Get started with Phi3 and other language models in your Windows app with ONNX Runtime Generative AI

This article walks you through creating a WinUI 3 app that uses a Phi3 model and the ONNX Runtime Generative AI library to implement a simple generative AI chat app. Large language models (LLMs) allow you to add text generation, transformation, reasoning, and translation capabilities to your app. For more information on using AI and machine learning models in your windows app, see Get started using AI and Machine Learning models in your Windows app. For more information about ONNX runtime and generative AI, see Generative AI with ONNX Runtime.

What is the ONNX Runtime

ONNX Runtime is a cross-platform machine-learning model accelerator, with a flexible interface to integrate hardware-specific libraries. ONNX Runtime can be used with models from PyTorch, Tensorflow/Keras, TFLite, scikit-learn, and other frameworks. For more information, see the ONNX Runtime website at https://onnxruntime.ai/docs/.

Prerequisites

  • Your device must have developer mode enabled. For more information see Enable your device for development.
  • Visual Studio 2022 or later with the .NET desktop development workload.

Create a new C# WinUI app

In Visual Studio, create a new project. In the Create a new project dialog, set the language filter to "C#" and the project type filter to "winui", then select the Blank app, Packaged (WinUI3 in Desktop) template.
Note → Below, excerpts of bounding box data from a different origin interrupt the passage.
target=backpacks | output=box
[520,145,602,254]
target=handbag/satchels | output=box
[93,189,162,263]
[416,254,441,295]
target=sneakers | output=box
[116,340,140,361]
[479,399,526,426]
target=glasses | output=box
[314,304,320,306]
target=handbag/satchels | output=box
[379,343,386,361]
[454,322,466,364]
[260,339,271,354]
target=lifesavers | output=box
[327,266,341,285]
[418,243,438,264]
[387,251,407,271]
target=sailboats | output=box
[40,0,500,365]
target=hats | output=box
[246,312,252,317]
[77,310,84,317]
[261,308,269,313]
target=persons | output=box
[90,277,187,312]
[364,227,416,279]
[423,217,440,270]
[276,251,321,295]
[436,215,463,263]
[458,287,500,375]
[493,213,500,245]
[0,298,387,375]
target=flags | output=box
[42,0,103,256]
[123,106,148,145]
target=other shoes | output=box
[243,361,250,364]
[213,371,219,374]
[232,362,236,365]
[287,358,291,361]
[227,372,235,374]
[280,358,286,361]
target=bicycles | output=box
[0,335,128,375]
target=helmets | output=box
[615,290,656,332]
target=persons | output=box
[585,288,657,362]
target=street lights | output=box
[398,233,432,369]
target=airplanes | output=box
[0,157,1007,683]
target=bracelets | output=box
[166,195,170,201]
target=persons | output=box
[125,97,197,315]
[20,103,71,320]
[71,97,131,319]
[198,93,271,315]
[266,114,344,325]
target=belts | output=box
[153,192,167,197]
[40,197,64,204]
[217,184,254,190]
Name the new project "GenAIExample".

Add references to the ONNX Runtime Generative AI Nuget package

In Solution Explorer, right-click Dependencies and select Manage NuGet packages.... In the NuGet package manager, select the Browse tab. Search for "Microsoft.ML.OnnxRuntimeGenAI.DirectML", select the latest stable version in the Version drop-down and then click Install.
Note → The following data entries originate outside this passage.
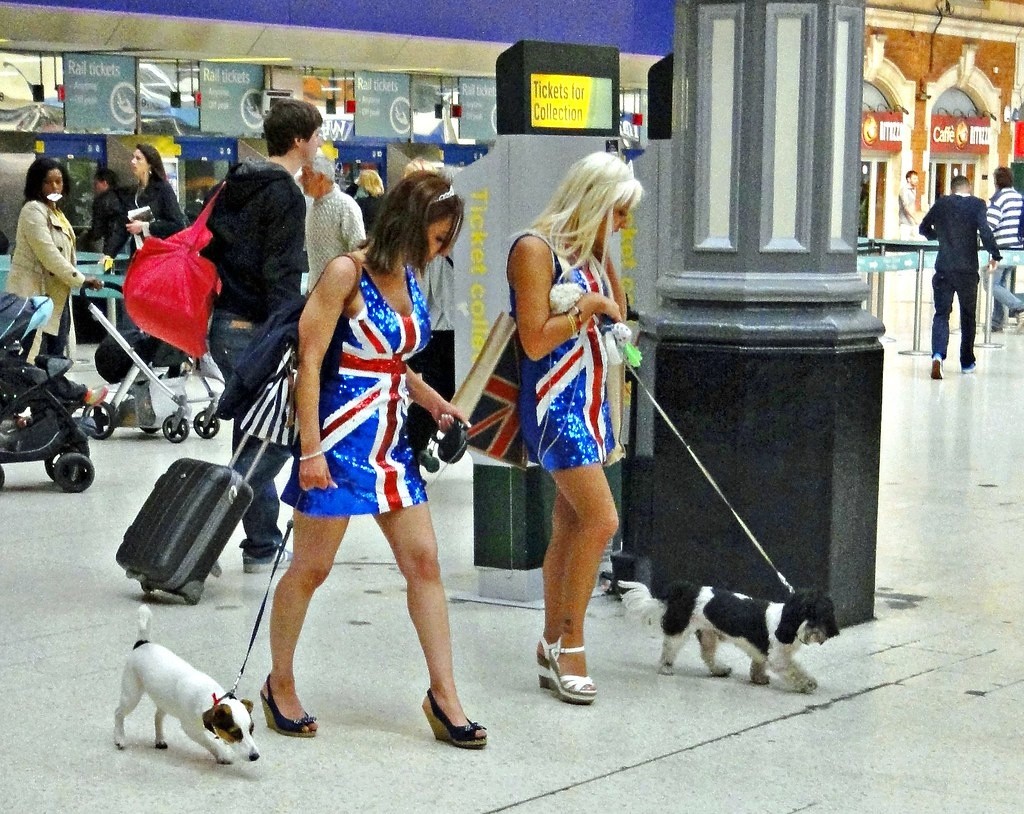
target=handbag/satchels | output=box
[95,331,151,384]
[180,213,190,230]
[122,180,222,357]
[590,252,627,468]
[237,253,362,446]
[449,310,528,471]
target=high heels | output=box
[550,634,597,703]
[260,673,316,737]
[536,636,556,688]
[422,688,488,746]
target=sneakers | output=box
[244,548,294,572]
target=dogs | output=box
[114,605,262,764]
[616,581,840,694]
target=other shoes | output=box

Add a model and vocabulary file to your project

In Solution Explorer, right-click your project and select Add->New Folder. Name the new folder "Models". For this example, we will be using the model from https://huggingface.co/microsoft/Phi-3-mini-4k-instruct-onnx/tree/main/directml/directml-int4-awq-block-128.

There are several different ways to retrieve models. For this walkthrough, we will use the Hugging Face Command Line Interface (CLI). If you get the models using another method, you may have to adjust the file paths to the model in the example code. For information on installing the Hugging Face CLI and setting up your account to use it, see Command Line Interface (CLI).

After installing the CLI, open a terminal, navigate to the Models directory you created, and type the following command.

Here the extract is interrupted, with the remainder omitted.